Its a chance for families with autistic children and the community to connect, get to know each other and for people who may wonder if they have an autistic child to learn more about it from people who deal with it on a daily basis.

Through his work with Autism Alberta, Rudics’ role is provide people with the help they need. If people need a weighted vest or a weighted blanket, which are both expensive, he can help arrange for those to be provided.

Those devices can provide comfort to, and a calming effect on, someone with autism, acting somewhat like a hug, he said.

ASA, says its website, “is a grassroots organization within the autism community connecting to its provincial members through regional partners and networking with agencies and associations throughout the province and nationwide.

“ASA is dedicated to increasing public awareness about autism and the day-to-day issues faced by autistic individuals, their families and the professionals with whom they interact. The Society and its partners share a common mission of providing information and education, as well as supporting research and advocating for programs and supports for the autism community.”

It has numerous partners in the province including the Chinook Autism Society.

Autism, says the ASA, “is a lifelong neuro-developmental condition that affects how people communicate, interact with and experience the world. It is simply a different way of being. The term spectrum reflects the unique strengths and challenges autistic individuals have; no two people will experience autism the same.

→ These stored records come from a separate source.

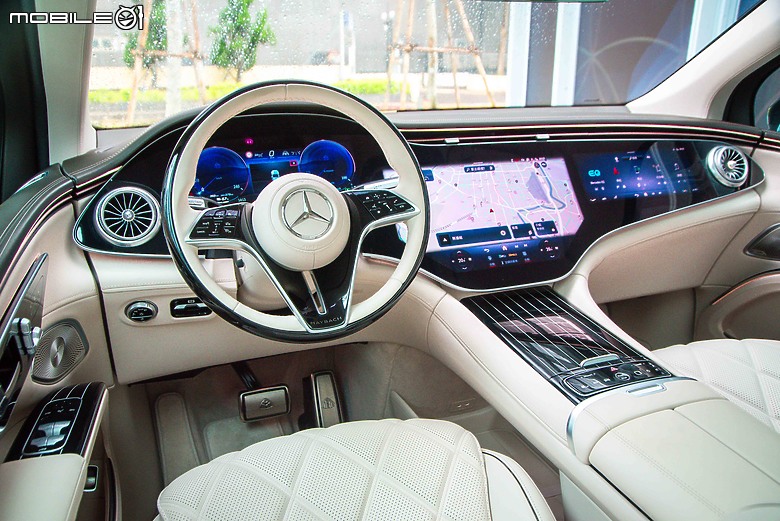 【採訪】Mercedes-Maybach EQS 680 SUV正式發表，970萬元起坐享旗艦電動休旅，更顯神秘奢華的Night Series同步亮相！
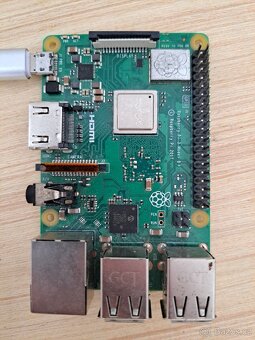 Raspberry Pi 3 model b+ - 2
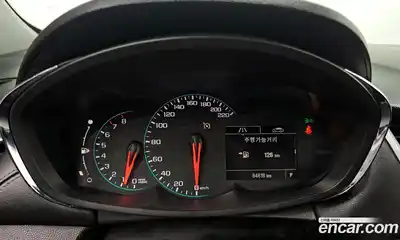 Chevrolet Trax 2017 1.4 гидро в Москве № 103885, миниатюра 8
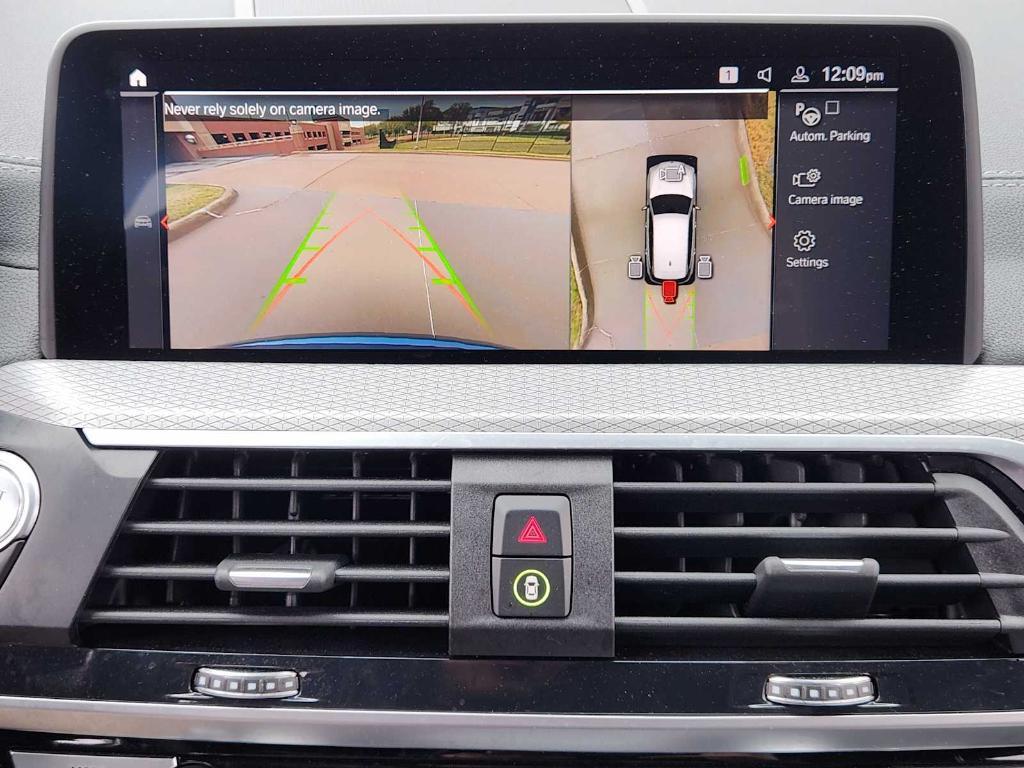 used 2021 BMW X3 car, priced at $33,491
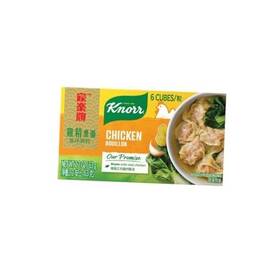 Unilever Bestfoods North America 048001701014 Knorr Bouillon Chicken Flavor With Other Natural Pack Of 2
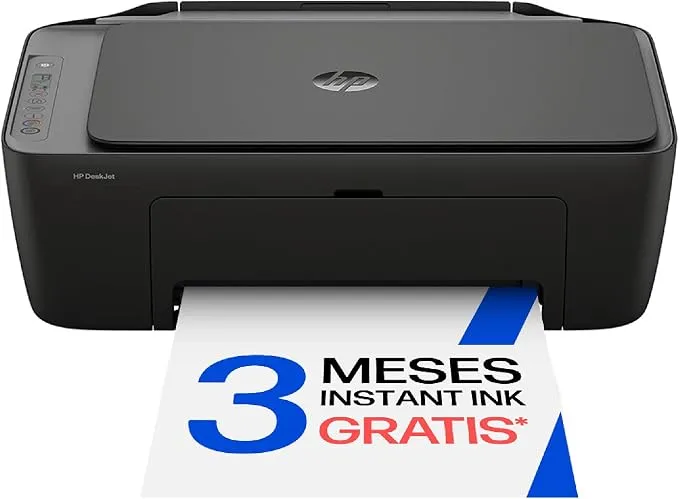 Impresora Multifunción HP DeskJet 2920 de Inyección de Tinta a Color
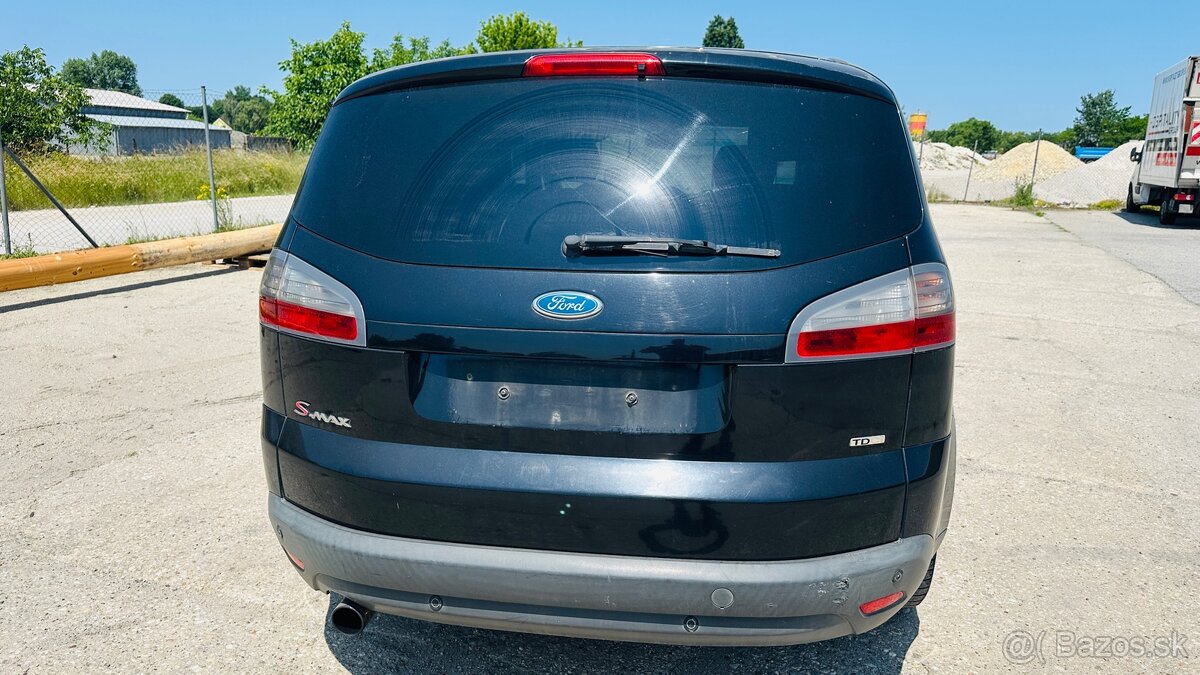 Ford S-Max 2.0TDCi - 2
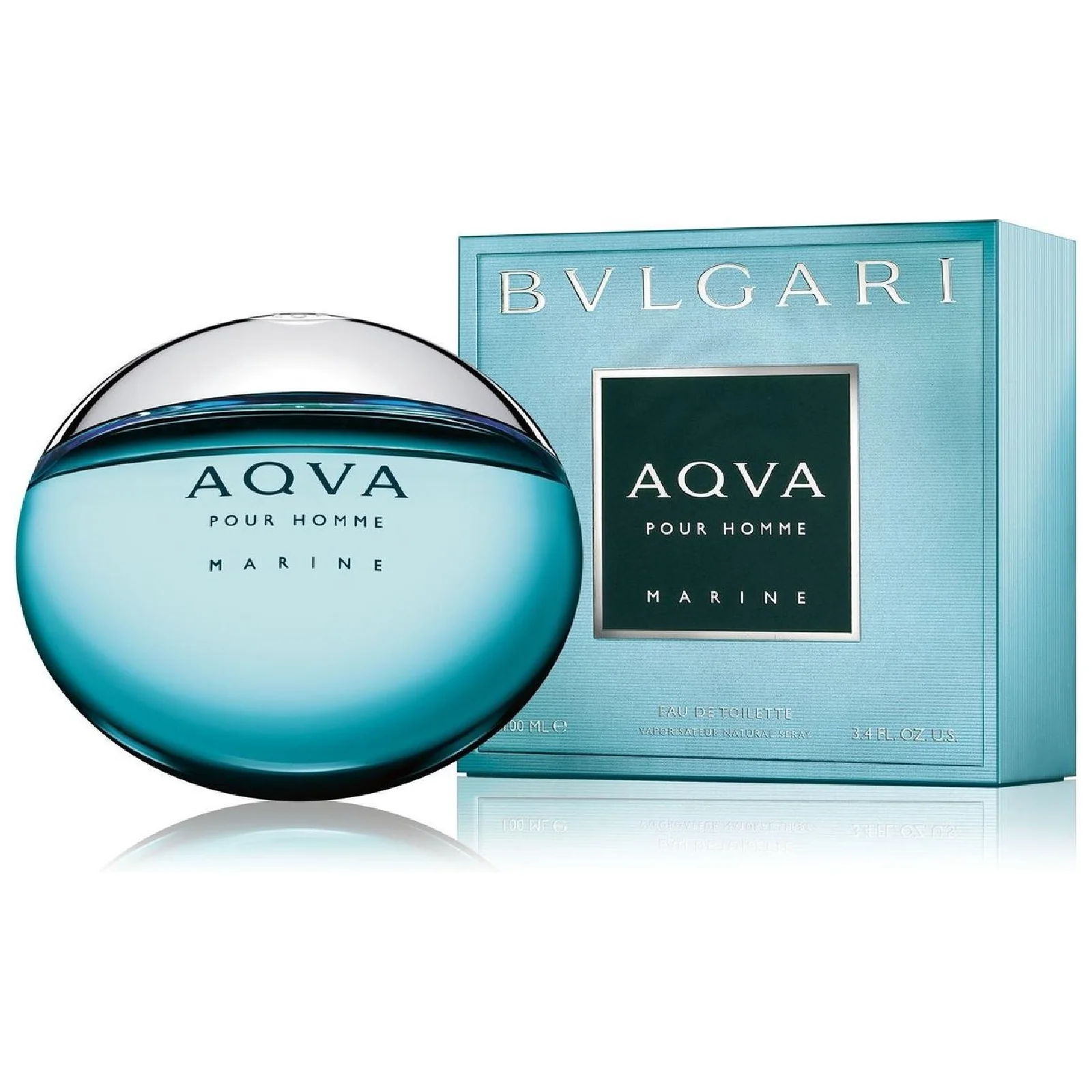 Bvlgari Aqva Marine Eau de Toilette for Men - Image 2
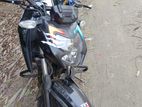 TVS Apache RTR 160 . 2022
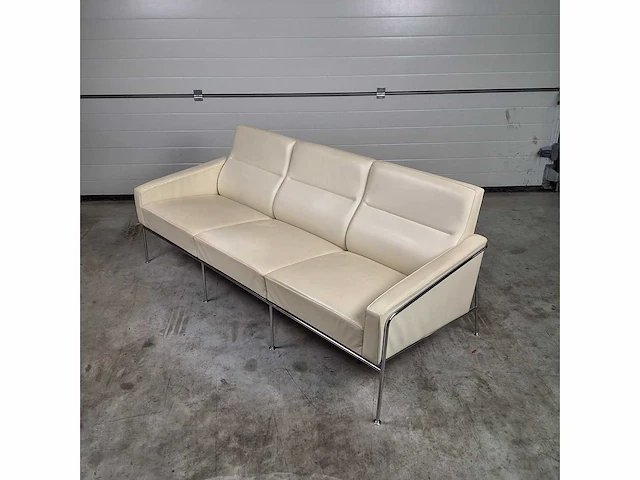 Fritz hansen - series 3300 - design zetel - bankstel - afbeelding 11 van  17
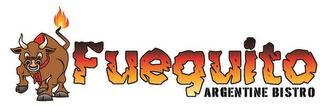 FUEGUITO ARGENTINE BISTRO logo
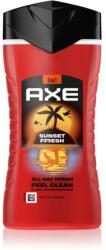 AXE Sunset Fresh Shower Gel tusfürdő gél 3 az 1-ben 250 ml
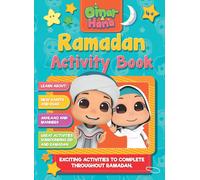 Omar & Hana Ramadan Activity Book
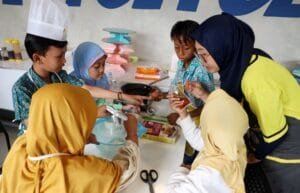Zeelandia Rayakan Hari Anak Nasional dengan Program CSR Bertema "Eksplorasi Anak Sehat dan Kreatif Bersama Zeelandia”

“At different times in a person’s life, they may have low support needs and/or have higher support needs. Children and adults on the autism spectrum typically have some combination” of several challenges to differing degrees. Those challenges include communication, social, sensory, change and interests.

Rudics says “everyone is completely different,” noting that if someone has met one autistic person, that’s all he or she has met.

“Everyone has their own quirks and sensory and yes and no’s.”

From his own experiences, Rudics knows that social interaction can be difficult, loud speakers and noises as well.

He said growing up, looking a person straight in the eye was expected and being autistic that was difficult.

Rudics says he and his son have reached a place where they can now go to a Lethbridge Hurricanes game and feel comfortable despite the crowds, the loud talking and the crowds.

“Thousands of voices can be a trigger,” said Rudics who had no idea what autism was until his son was diagnosed.